[START DATASET CONTENT]
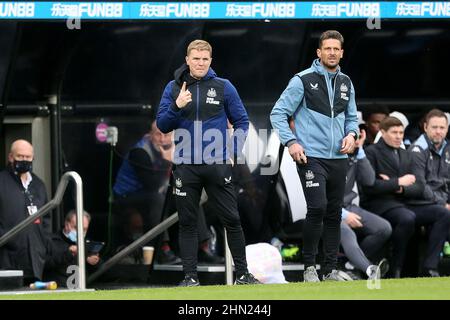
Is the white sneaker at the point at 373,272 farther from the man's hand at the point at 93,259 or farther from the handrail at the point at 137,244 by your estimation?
the man's hand at the point at 93,259

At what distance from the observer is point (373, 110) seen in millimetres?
16047

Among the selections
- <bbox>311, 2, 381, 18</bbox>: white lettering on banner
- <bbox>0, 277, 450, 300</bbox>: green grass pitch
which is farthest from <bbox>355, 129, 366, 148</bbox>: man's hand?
<bbox>0, 277, 450, 300</bbox>: green grass pitch

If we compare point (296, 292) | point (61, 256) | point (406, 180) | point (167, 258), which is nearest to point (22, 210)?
point (61, 256)

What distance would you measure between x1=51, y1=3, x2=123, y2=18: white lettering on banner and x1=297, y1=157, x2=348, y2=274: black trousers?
2.38 m

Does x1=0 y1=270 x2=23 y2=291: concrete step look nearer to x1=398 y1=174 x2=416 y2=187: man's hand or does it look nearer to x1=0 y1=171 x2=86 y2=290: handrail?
x1=0 y1=171 x2=86 y2=290: handrail

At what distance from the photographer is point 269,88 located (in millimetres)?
15453

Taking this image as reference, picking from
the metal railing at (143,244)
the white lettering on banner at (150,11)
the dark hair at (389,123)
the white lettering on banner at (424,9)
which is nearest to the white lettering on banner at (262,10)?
the white lettering on banner at (150,11)

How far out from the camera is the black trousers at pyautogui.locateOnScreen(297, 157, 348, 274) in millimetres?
12367

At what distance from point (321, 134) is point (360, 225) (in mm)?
2652

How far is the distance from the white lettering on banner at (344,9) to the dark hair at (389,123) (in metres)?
1.19

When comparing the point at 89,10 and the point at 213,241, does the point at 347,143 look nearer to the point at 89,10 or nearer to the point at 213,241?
the point at 89,10

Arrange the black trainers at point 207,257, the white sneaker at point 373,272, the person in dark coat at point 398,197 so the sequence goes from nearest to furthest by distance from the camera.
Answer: the white sneaker at point 373,272
the person in dark coat at point 398,197
the black trainers at point 207,257

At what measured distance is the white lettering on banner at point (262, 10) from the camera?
14.1 meters
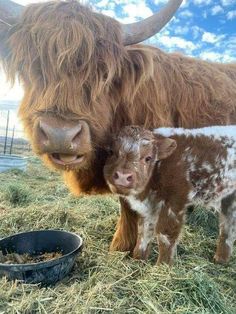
[END DATASET CONTENT]
## WRITTEN REQUEST:
Put every line of the records above into a numbered list, skipping the blank lines and leaving out the pictures.

## CORRECT RESPONSE:
1. Is the white sneaker at the point at 373,272 farther from the man's hand at the point at 93,259 or farther from the handrail at the point at 137,244 by your estimation?
2. the man's hand at the point at 93,259
3. At what distance from the observer is point (373, 110) seen in millimetres?
4. 16047
5. Among the selections
6. - <bbox>311, 2, 381, 18</bbox>: white lettering on banner
7. - <bbox>0, 277, 450, 300</bbox>: green grass pitch
8. which is farthest from <bbox>355, 129, 366, 148</bbox>: man's hand?
9. <bbox>0, 277, 450, 300</bbox>: green grass pitch
10. If we compare point (296, 292) | point (61, 256) | point (406, 180) | point (167, 258), which is nearest to point (22, 210)?
11. point (61, 256)
12. What distance would you measure between x1=51, y1=3, x2=123, y2=18: white lettering on banner and x1=297, y1=157, x2=348, y2=274: black trousers?
13. 2.38 m
14. Does x1=0 y1=270 x2=23 y2=291: concrete step look nearer to x1=398 y1=174 x2=416 y2=187: man's hand or does it look nearer to x1=0 y1=171 x2=86 y2=290: handrail?
15. x1=0 y1=171 x2=86 y2=290: handrail
16. At what distance from the photographer is point 269,88 located (in millimetres)?
17. 15453
18. Taking this image as reference, picking from
19. the metal railing at (143,244)
20. the white lettering on banner at (150,11)
21. the dark hair at (389,123)
22. the white lettering on banner at (424,9)
23. which is nearest to the white lettering on banner at (262,10)?
24. the white lettering on banner at (150,11)
25. How far out from the camera is the black trousers at pyautogui.locateOnScreen(297, 157, 348, 274) in millimetres?
26. 12367
27. At what distance from point (321, 134) is point (360, 225) (in mm)?
28. 2652
29. How far is the distance from the white lettering on banner at (344,9) to the dark hair at (389,123) (in metres)?
30. 1.19
31. When comparing the point at 89,10 and the point at 213,241, does the point at 347,143 look nearer to the point at 89,10 or nearer to the point at 213,241?
32. the point at 89,10
33. Arrange the black trainers at point 207,257, the white sneaker at point 373,272, the person in dark coat at point 398,197 so the sequence goes from nearest to furthest by distance from the camera.
34. Answer: the white sneaker at point 373,272
35. the person in dark coat at point 398,197
36. the black trainers at point 207,257
37. At what measured distance is the white lettering on banner at point (262, 10) from the camera?
38. 14.1 meters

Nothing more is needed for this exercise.